## Scene-based spatial questions
--*--

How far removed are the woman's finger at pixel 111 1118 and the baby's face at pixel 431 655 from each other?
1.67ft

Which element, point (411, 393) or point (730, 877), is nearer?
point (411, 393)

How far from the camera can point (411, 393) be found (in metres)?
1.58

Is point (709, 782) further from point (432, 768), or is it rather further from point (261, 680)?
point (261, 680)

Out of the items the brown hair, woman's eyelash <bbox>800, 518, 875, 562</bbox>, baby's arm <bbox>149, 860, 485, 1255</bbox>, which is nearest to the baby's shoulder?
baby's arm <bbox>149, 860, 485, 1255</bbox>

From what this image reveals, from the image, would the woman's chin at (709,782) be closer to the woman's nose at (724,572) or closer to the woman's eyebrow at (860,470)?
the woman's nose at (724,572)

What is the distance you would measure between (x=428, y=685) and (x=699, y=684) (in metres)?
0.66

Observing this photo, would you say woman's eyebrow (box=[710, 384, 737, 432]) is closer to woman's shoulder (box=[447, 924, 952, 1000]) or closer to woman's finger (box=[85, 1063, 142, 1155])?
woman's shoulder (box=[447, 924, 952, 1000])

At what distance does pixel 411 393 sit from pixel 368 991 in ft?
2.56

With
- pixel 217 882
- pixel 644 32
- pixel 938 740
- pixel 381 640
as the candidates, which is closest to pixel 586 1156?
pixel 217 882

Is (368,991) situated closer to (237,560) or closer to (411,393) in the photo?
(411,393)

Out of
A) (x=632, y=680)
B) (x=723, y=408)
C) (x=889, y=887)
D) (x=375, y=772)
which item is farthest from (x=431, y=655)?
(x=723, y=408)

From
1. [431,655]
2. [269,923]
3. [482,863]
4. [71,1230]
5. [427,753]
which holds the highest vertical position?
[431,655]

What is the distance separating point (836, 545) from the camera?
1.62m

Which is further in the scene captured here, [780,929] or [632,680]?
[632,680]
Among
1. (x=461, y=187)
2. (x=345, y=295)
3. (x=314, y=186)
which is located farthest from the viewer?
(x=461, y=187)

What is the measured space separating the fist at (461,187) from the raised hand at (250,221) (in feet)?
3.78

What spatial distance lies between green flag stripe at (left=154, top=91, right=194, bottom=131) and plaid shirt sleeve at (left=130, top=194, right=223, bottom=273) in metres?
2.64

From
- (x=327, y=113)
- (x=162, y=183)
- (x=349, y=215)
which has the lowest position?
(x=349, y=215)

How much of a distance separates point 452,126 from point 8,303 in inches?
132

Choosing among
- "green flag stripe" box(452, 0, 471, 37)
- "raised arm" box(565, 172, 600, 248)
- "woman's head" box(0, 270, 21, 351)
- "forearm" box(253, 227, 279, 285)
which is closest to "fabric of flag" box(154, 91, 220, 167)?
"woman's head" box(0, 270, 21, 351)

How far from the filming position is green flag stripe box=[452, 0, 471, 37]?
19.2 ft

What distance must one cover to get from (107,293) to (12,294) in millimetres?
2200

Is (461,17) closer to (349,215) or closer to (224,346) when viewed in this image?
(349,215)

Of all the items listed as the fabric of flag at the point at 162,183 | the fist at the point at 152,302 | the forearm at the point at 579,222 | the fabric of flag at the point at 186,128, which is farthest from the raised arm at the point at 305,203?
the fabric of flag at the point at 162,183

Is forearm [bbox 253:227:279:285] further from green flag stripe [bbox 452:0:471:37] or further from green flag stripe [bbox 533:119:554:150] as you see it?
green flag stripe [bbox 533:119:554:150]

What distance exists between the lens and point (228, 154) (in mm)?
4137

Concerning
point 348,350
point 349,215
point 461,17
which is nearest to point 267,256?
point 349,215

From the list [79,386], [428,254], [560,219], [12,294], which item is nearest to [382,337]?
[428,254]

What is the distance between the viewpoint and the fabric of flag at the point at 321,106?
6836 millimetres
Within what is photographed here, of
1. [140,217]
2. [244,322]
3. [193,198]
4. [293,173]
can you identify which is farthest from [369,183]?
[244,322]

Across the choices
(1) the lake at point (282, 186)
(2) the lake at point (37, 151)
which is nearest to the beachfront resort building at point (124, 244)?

--*--

Reproduce every record above exactly as it appears.

How far removed are the woman's finger at pixel 111 1118 and the baby's face at pixel 431 655 from each other?
1.67ft

Which element, point (411, 393) or point (730, 877), is nearer?
point (411, 393)

How far from the camera can point (411, 393) be found (in metres)?
1.58

Is point (709, 782) further from point (432, 768), or is it rather further from point (261, 680)?
point (261, 680)

Out of the items the brown hair, woman's eyelash <bbox>800, 518, 875, 562</bbox>, baby's arm <bbox>149, 860, 485, 1255</bbox>, which is nearest to the baby's shoulder?
baby's arm <bbox>149, 860, 485, 1255</bbox>

From what this image reveals, from the image, would the woman's chin at (709,782) be closer to the woman's nose at (724,572) or closer to the woman's eyebrow at (860,470)?
the woman's nose at (724,572)

What is the distance you would measure between (x=428, y=685) and (x=699, y=684) (in metres)?
0.66

Observing this photo, would you say woman's eyebrow (box=[710, 384, 737, 432]) is closer to woman's shoulder (box=[447, 924, 952, 1000]) or closer to woman's finger (box=[85, 1063, 142, 1155])?
woman's shoulder (box=[447, 924, 952, 1000])

At what distance does pixel 411 393 sit from pixel 368 991 in ft?
2.56

With
- pixel 217 882
- pixel 644 32
- pixel 938 740
- pixel 381 640
as the candidates, which is closest to pixel 586 1156?
pixel 217 882

Is (368,991) situated closer to (237,560) or closer to (411,393) in the photo?
(411,393)

Out of
A) (x=632, y=680)
B) (x=723, y=408)
C) (x=889, y=887)
D) (x=375, y=772)
which item is farthest from (x=431, y=655)?
(x=723, y=408)

From
1. [431,655]
2. [269,923]
3. [482,863]
4. [71,1230]
5. [427,753]
which holds the highest vertical position?
[431,655]

What is the distance separating point (836, 545) from the camera?
1.62m

Which is further in the scene captured here, [780,929] or [632,680]?
[632,680]
Among
1. (x=461, y=187)
2. (x=345, y=295)
3. (x=314, y=186)
which is located farthest from the viewer?
(x=461, y=187)

What is the measured space separating the fist at (461,187) from the raised hand at (250,221) (in feet)?
3.78

What spatial distance lies between green flag stripe at (left=154, top=91, right=194, bottom=131) and plaid shirt sleeve at (left=130, top=194, right=223, bottom=273) in metres?
2.64

From
- (x=327, y=113)
- (x=162, y=183)
- (x=349, y=215)
which has the lowest position?
(x=349, y=215)

How much of a distance separates point 452,126 from point 8,303 in inches?
132

Choosing among
- "green flag stripe" box(452, 0, 471, 37)
- "raised arm" box(565, 172, 600, 248)
- "woman's head" box(0, 270, 21, 351)
- "forearm" box(253, 227, 279, 285)
which is closest to "fabric of flag" box(154, 91, 220, 167)?
"woman's head" box(0, 270, 21, 351)

How far from the filming position is green flag stripe box=[452, 0, 471, 37]?
19.2 ft

What distance must one cover to get from (107,293) to (12,294) in millimetres?
2200

Is (461,17) closer to (349,215) or closer to (224,346) when viewed in this image?
(349,215)

Of all the items listed as the fabric of flag at the point at 162,183 | the fist at the point at 152,302 | the forearm at the point at 579,222 | the fabric of flag at the point at 186,128, which is farthest from the raised arm at the point at 305,203?
the fabric of flag at the point at 162,183

Is forearm [bbox 253:227:279:285] further from green flag stripe [bbox 452:0:471:37] or further from green flag stripe [bbox 533:119:554:150] as you see it?
green flag stripe [bbox 533:119:554:150]

What distance exists between the lens and point (228, 154) (in mm)?
4137

Concerning
point 348,350
point 349,215
point 461,17
which is nearest to point 267,256?
point 349,215

From the list [79,386], [428,254], [560,219], [12,294], which item is nearest to [382,337]?
[428,254]

What is the distance between the viewpoint and the fabric of flag at the point at 321,106?
6836 millimetres
Within what is photographed here, of
1. [140,217]
2. [244,322]
3. [193,198]
4. [293,173]
can you identify which is farthest from [369,183]?
[244,322]

Across the choices
(1) the lake at point (282, 186)
(2) the lake at point (37, 151)
which is nearest to the beachfront resort building at point (124, 244)?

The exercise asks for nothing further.